Expanding on prior protocols, 24 herbicide-amine residues were dried from a 2.0 mL aqueous solution of amine and herbicide at an equimolar concentration of 123 μM in a 50 mL glass beaker (VWR catalog number 13912-149), resulting in an expected amount of 246 nmoles of dicamba and amine each present (𝑛 𝑥 𝑒𝑥𝑝𝑒𝑐𝑡𝑒𝑑 , where x corresponds to the constituent measured). When the number of moles in solution were measured (𝑛 𝑥 𝑠𝑜𝑙𝑛 ), 2.3 mL of solution was prepared instead of 2.0 mL so that the additional 300 μL aliquot could be taken for derivatization and quantification of the amine. The solutions were dried in a fume hood at room temperature (~22°C) for 24 h before at least two beakers were extracted to determine the moles remaining in the herbicide-amine residue after drying (𝑛 𝑥 0 ℎ,𝑑𝑟𝑖𝑒𝑑 ). To determine moles lost during drying, we calculated the difference between the molar quantity expected initially in solution and the measured value in the dried residue after 24 h (𝑛 𝑥 𝑒𝑥𝑝𝑒𝑐𝑡𝑒𝑑 -𝑛 𝑥 0 ℎ,𝑑𝑟𝑖𝑒𝑑 ). We chose 24 h because it allowed for evaporation of all visible water from the beaker. To measure volatilization from residues at high temperatures, the remaining beakers containing the dried residues (prepared in triplicate) were then placed on hot plates at elevated temperatures for a time (t) before extraction to determine moles remaining (𝑛 𝑥 𝑡,𝑑𝑟𝑖𝑒𝑑 ). To compare losses from the residue phase, we elevated the temperature to 40°C for 48 h before measuring remaining molar quantity to calculate the difference in moles remaining (𝑛 𝑥 0 ℎ,𝑑𝑟𝑖𝑒𝑑 -𝑛 𝑥 48 ℎ,𝑑𝑟𝑖𝑒𝑑 ). We chose 48 h
for most experiments because it allowed for enough volatilization for comparison between the different herbicide-amine salts. To control for any environmental conditions (e.g., relative humidity) that may influence results, all data included in individual figure panels were collected from experiments conducted simultaneously.
Residues were extracted with 2 mL of a 50/50 (v/v) acetonitrile/water mixture (SI Section S2). To improve subsequent analysis, samples containing glyphosate were instead extracted with 2 mL of 100% water (SI Section S3). Each extract was divided into 1 mL for direct quantification of dicamba or 2,4-D (when applicable) and 300 μL for amine and/or glyphosate derivatization. Extracted aliquots were stored at 4°C in 2 mL vials until derivatization or quantification. Amines and glyphosate were derivatized using 9fluorenylmethyloxycarbonyl chloride (FMOC-Cl) based on a prior method 46 (SI Sections S4, S5). Dicamba, 2,4-D, derivatized amines, and derivatized glyphosate were quantified on HPLC-UV (SI Section S6).
IPA was measured in the headspace of 20 mL amber glass vials (Thermo Scientific catalog number B7921VO) containing 100 μL solutions by in situ TD GC-MS (SI Section S7).

──────────

▶ **YOUR TASK**
In the herbicide residue methods excerpt, what were samples containing glyphosate extracted with?

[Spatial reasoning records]
──────────

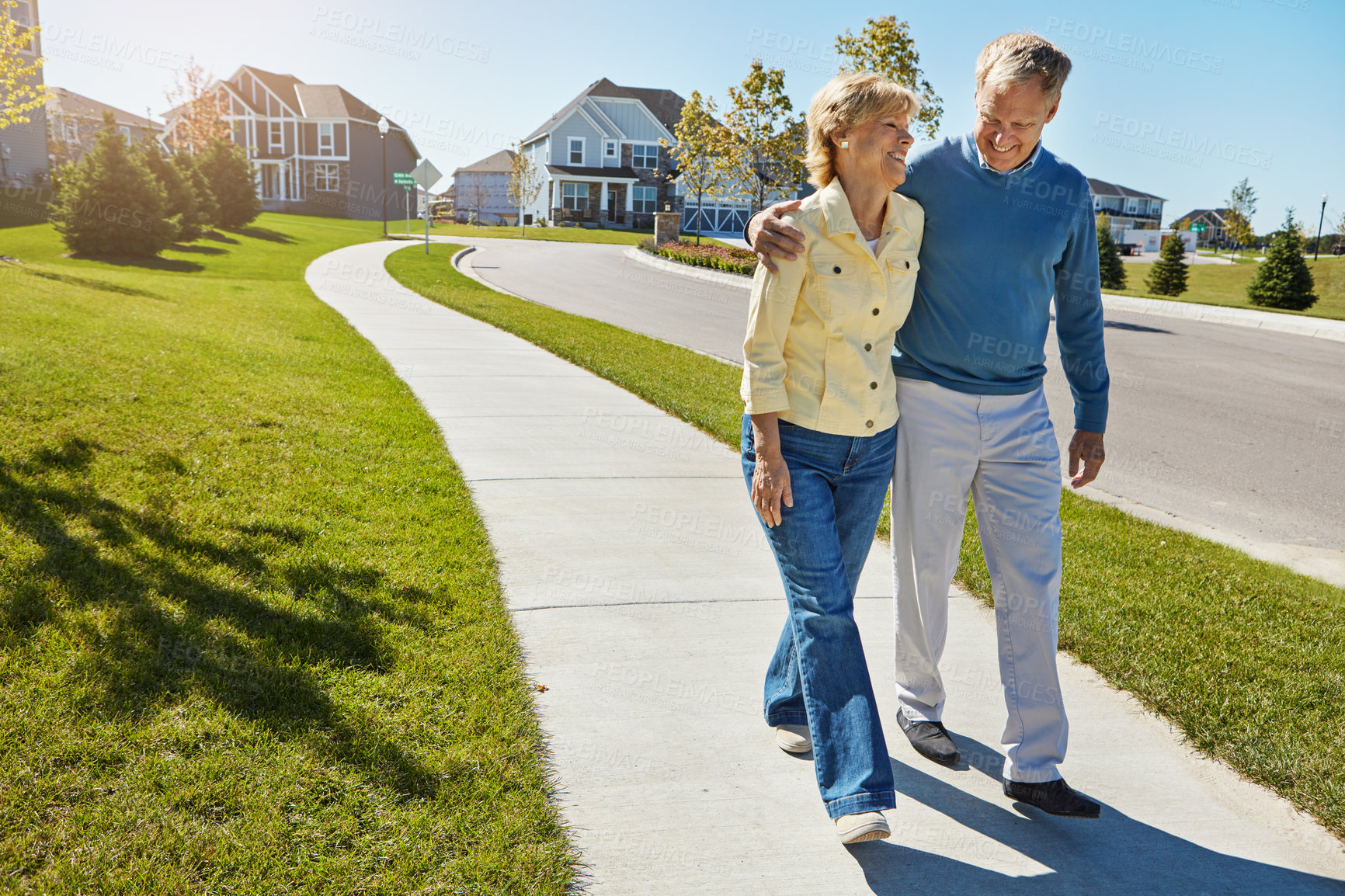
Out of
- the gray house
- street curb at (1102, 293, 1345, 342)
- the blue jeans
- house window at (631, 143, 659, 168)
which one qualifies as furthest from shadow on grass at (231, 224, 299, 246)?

──────────

▶ **TASK RESPONSE**
2 mL of 100% water